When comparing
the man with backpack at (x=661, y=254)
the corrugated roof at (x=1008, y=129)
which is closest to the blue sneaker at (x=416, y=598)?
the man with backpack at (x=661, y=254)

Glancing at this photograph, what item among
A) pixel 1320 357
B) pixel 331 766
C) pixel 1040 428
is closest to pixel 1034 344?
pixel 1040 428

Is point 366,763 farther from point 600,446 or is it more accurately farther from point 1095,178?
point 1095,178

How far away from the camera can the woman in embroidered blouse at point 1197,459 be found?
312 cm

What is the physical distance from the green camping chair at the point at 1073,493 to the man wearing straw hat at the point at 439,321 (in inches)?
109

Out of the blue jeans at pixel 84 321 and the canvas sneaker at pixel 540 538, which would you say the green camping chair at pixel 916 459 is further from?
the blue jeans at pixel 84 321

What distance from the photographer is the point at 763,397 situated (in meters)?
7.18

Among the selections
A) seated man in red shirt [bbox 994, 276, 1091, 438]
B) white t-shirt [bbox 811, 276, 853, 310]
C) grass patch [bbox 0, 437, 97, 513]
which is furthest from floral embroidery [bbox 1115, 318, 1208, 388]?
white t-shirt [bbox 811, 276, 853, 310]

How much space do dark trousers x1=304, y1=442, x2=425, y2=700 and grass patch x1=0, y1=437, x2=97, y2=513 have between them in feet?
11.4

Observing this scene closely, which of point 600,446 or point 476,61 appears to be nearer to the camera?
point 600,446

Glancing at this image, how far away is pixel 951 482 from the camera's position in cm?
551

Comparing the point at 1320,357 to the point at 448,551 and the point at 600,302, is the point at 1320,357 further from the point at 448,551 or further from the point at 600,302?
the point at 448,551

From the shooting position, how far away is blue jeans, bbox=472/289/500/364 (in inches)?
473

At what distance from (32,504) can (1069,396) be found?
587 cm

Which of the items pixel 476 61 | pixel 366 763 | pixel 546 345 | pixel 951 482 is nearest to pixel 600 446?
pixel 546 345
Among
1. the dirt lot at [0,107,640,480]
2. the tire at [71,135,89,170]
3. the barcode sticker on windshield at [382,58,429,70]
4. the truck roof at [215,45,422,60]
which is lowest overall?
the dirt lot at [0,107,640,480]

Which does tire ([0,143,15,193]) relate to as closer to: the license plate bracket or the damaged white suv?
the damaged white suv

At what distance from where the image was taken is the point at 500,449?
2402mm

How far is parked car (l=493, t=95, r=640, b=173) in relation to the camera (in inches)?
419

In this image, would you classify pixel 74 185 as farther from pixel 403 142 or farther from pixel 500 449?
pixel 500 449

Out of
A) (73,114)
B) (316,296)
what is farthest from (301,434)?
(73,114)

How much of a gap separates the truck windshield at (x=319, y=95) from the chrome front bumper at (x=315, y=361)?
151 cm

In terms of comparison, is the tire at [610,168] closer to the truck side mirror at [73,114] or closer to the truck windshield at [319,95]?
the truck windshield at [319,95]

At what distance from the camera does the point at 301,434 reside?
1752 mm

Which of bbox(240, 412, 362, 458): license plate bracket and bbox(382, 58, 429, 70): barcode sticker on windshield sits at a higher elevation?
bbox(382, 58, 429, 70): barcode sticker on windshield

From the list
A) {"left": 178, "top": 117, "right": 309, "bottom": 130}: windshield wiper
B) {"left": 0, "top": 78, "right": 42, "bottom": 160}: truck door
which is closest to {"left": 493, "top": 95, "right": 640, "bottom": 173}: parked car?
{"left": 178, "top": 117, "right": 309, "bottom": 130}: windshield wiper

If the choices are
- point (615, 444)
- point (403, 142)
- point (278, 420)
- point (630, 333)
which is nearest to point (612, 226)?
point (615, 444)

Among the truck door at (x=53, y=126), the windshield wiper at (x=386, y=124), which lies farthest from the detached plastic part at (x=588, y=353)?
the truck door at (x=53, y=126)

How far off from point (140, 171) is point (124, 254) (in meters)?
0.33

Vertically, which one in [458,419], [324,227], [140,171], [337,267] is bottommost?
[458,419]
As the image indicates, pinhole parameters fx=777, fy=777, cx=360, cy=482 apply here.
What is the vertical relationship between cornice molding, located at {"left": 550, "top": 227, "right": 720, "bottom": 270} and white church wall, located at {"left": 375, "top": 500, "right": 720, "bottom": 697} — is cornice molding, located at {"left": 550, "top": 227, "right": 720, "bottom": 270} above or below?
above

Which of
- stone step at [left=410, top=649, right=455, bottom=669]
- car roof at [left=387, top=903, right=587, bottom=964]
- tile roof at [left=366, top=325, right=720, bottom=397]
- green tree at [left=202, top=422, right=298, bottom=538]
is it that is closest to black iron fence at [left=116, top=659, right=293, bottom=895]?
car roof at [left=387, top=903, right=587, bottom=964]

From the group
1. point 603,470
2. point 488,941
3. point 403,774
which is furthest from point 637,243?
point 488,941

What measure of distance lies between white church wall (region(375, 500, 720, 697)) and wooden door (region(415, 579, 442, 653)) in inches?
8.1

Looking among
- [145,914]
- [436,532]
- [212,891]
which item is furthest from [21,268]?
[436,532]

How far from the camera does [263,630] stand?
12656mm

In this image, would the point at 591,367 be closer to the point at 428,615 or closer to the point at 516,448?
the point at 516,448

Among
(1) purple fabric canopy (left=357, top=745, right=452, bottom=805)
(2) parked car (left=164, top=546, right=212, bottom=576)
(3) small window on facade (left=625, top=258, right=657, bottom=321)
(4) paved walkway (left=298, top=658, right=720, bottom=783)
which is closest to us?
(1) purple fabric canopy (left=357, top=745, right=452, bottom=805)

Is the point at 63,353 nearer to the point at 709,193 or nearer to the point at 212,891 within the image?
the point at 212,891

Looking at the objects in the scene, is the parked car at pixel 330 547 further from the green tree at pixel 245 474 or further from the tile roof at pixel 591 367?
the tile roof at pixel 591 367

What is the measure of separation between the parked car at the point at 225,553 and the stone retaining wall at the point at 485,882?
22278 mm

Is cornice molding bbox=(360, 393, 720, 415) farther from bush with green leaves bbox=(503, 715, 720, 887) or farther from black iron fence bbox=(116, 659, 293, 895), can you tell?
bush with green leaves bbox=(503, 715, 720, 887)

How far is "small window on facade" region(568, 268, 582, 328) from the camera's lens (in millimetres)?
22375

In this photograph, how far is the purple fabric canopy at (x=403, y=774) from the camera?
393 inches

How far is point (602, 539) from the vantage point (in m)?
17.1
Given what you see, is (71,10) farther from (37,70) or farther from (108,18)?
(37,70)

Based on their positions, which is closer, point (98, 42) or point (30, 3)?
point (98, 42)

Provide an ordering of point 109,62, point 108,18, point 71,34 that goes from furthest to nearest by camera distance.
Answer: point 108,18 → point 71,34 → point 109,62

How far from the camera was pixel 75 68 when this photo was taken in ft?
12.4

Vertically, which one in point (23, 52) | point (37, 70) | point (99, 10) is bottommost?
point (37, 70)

··········

→ STATED TASK: Reproduce all of the material above, switching every occurrence of "green camping chair" to "folding lawn chair" and leaving everything else unchanged.

→ TASK OUTPUT:
When comparing
the man with backpack at (x=661, y=254)
the corrugated roof at (x=1008, y=129)
which is closest to the blue sneaker at (x=416, y=598)?
the man with backpack at (x=661, y=254)

Glancing at this photograph, what item among
A) pixel 1320 357
B) pixel 331 766
C) pixel 1040 428
is closest to pixel 1034 344?
pixel 1040 428

Is point 366,763 farther from point 600,446 or is it more accurately farther from point 1095,178?
point 1095,178

How far away from the camera can the woman in embroidered blouse at point 1197,459 be found?
312 cm

What is the physical distance from the folding lawn chair at the point at 1073,493 to the man wearing straw hat at the point at 439,321 (in inches)?
109

Out of the blue jeans at pixel 84 321 and the canvas sneaker at pixel 540 538, which would you say the folding lawn chair at pixel 916 459 is further from?
the blue jeans at pixel 84 321

What distance from the photographer is the point at 763,397 situated (in meters)?
7.18

Among the selections
A) seated man in red shirt [bbox 994, 276, 1091, 438]
B) white t-shirt [bbox 811, 276, 853, 310]
C) grass patch [bbox 0, 437, 97, 513]
which is furthest from floral embroidery [bbox 1115, 318, 1208, 388]?
white t-shirt [bbox 811, 276, 853, 310]

How much space do dark trousers x1=304, y1=442, x2=425, y2=700 and grass patch x1=0, y1=437, x2=97, y2=513 have between them in feet?
11.4

Observing this scene closely, which of point 600,446 or point 476,61 appears to be nearer to the camera?
point 600,446

Glancing at this image, how far away is pixel 951 482 from the camera's position in cm?
551

Comparing the point at 1320,357 to the point at 448,551 and the point at 600,302, is the point at 1320,357 further from the point at 448,551 or further from the point at 600,302?
the point at 448,551

From the shooting position, how far away is blue jeans, bbox=472/289/500/364 (in inches)?
473

At what distance from (32,504) can (1069,396) be found?
587 cm

Which of the items pixel 476 61 | pixel 366 763 | pixel 546 345 | pixel 951 482 is nearest to pixel 600 446?
pixel 546 345
Among
1. the dirt lot at [0,107,640,480]
2. the tire at [71,135,89,170]
3. the barcode sticker on windshield at [382,58,429,70]
4. the truck roof at [215,45,422,60]
which is lowest overall?
the dirt lot at [0,107,640,480]

Which does tire ([0,143,15,193]) relate to as closer to: the license plate bracket or the damaged white suv?
the damaged white suv

At what distance from where the image was taken is the point at 500,449?
2402mm

How far is parked car (l=493, t=95, r=640, b=173) in relation to the camera (in inches)?
419

In this image, would you classify pixel 74 185 as farther from pixel 403 142 or farther from pixel 500 449?
pixel 500 449

Out of
A) (73,114)
B) (316,296)
what is farthest from (301,434)?
(73,114)

How much of a gap separates the truck windshield at (x=319, y=95) from the chrome front bumper at (x=315, y=361)?
151 cm

In terms of comparison, is the tire at [610,168] closer to the truck side mirror at [73,114] or closer to the truck windshield at [319,95]?
the truck windshield at [319,95]

At what distance from the camera does the point at 301,434 reside?
1752 mm

Which of bbox(240, 412, 362, 458): license plate bracket and bbox(382, 58, 429, 70): barcode sticker on windshield sits at a higher elevation?
bbox(382, 58, 429, 70): barcode sticker on windshield

From the list
A) {"left": 178, "top": 117, "right": 309, "bottom": 130}: windshield wiper
B) {"left": 0, "top": 78, "right": 42, "bottom": 160}: truck door
which is closest to {"left": 493, "top": 95, "right": 640, "bottom": 173}: parked car?
{"left": 178, "top": 117, "right": 309, "bottom": 130}: windshield wiper

If the choices are
- point (615, 444)
- point (403, 142)
- point (278, 420)
- point (630, 333)
which is nearest to point (612, 226)?
point (615, 444)

Among the truck door at (x=53, y=126), the windshield wiper at (x=386, y=124), which lies farthest from the detached plastic part at (x=588, y=353)?
the truck door at (x=53, y=126)

How far off from point (140, 171) is point (124, 254) (in meters)?
0.33

Vertically, which one in [458,419], [324,227], [140,171], [337,267] is bottommost?
[458,419]
As the image indicates, pinhole parameters fx=777, fy=777, cx=360, cy=482 apply here.
What is the vertical relationship between cornice molding, located at {"left": 550, "top": 227, "right": 720, "bottom": 270} and white church wall, located at {"left": 375, "top": 500, "right": 720, "bottom": 697} — is cornice molding, located at {"left": 550, "top": 227, "right": 720, "bottom": 270} above or below?
above

Which of
- stone step at [left=410, top=649, right=455, bottom=669]
- car roof at [left=387, top=903, right=587, bottom=964]
- tile roof at [left=366, top=325, right=720, bottom=397]
- green tree at [left=202, top=422, right=298, bottom=538]
is it that is closest to black iron fence at [left=116, top=659, right=293, bottom=895]?
car roof at [left=387, top=903, right=587, bottom=964]

From the group
1. point 603,470
2. point 488,941
3. point 403,774
which is furthest from point 637,243?
point 488,941

What measure of distance lies between white church wall (region(375, 500, 720, 697)) and wooden door (region(415, 579, 442, 653)) in inches?
8.1

Looking among
- [145,914]
- [436,532]
- [212,891]
which item is furthest from [21,268]?
[436,532]

How far from the camera does [263,630] stand?
12656mm

In this image, would the point at 591,367 be closer to the point at 428,615 or closer to the point at 516,448?
the point at 516,448

Among
(1) purple fabric canopy (left=357, top=745, right=452, bottom=805)
(2) parked car (left=164, top=546, right=212, bottom=576)
(3) small window on facade (left=625, top=258, right=657, bottom=321)
(4) paved walkway (left=298, top=658, right=720, bottom=783)
which is closest to us?
(1) purple fabric canopy (left=357, top=745, right=452, bottom=805)

Is the point at 63,353 nearer to the point at 709,193 or nearer to the point at 212,891 within the image?
the point at 212,891

Looking at the objects in the scene, is the parked car at pixel 330 547 further from the green tree at pixel 245 474 or further from the tile roof at pixel 591 367?
the tile roof at pixel 591 367

What is the measure of separation between the parked car at the point at 225,553 and the stone retaining wall at the point at 485,882?
22278 mm

Is cornice molding bbox=(360, 393, 720, 415) farther from bush with green leaves bbox=(503, 715, 720, 887) or farther from black iron fence bbox=(116, 659, 293, 895), can you tell?
bush with green leaves bbox=(503, 715, 720, 887)

How far is "small window on facade" region(568, 268, 582, 328) from the camera's lens (in millimetres)?
22375

In this photograph, how far is the purple fabric canopy at (x=403, y=774) from the camera?
393 inches

How far is point (602, 539) from the vantage point (in m)?
17.1
Given what you see, is (71,10) farther from (37,70) or farther from (108,18)?
(37,70)

Based on their positions, which is closer, point (98, 42) or point (30, 3)?
point (98, 42)

Provide an ordering of point 109,62, point 108,18, point 71,34 that goes from furthest to nearest by camera distance.
Answer: point 108,18 → point 71,34 → point 109,62

How far from the camera was pixel 75 68 when this photo was taken in ft?
12.4

Vertically, which one in point (23, 52) | point (37, 70) | point (99, 10) is bottommost?
point (37, 70)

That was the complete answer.